§ DATA BLOCK:
--------------------
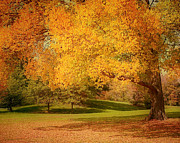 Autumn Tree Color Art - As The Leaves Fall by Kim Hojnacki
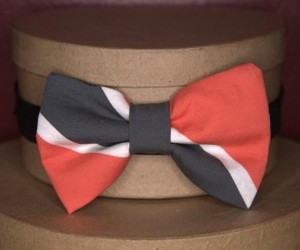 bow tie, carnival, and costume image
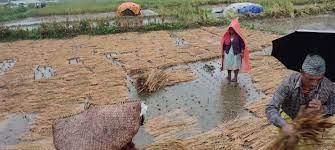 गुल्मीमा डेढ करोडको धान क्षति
--------------------
§ DIRECTIONS:
What is needed is an exact copy of the lines from the one with "bow tie, carnival, and costume image" through the end of the data above, both included, minus any pictures.

§ ANSWER AREA:
 bow tie, carnival, and costume image
 गुल्मीमा डेढ करोडको धान क्षति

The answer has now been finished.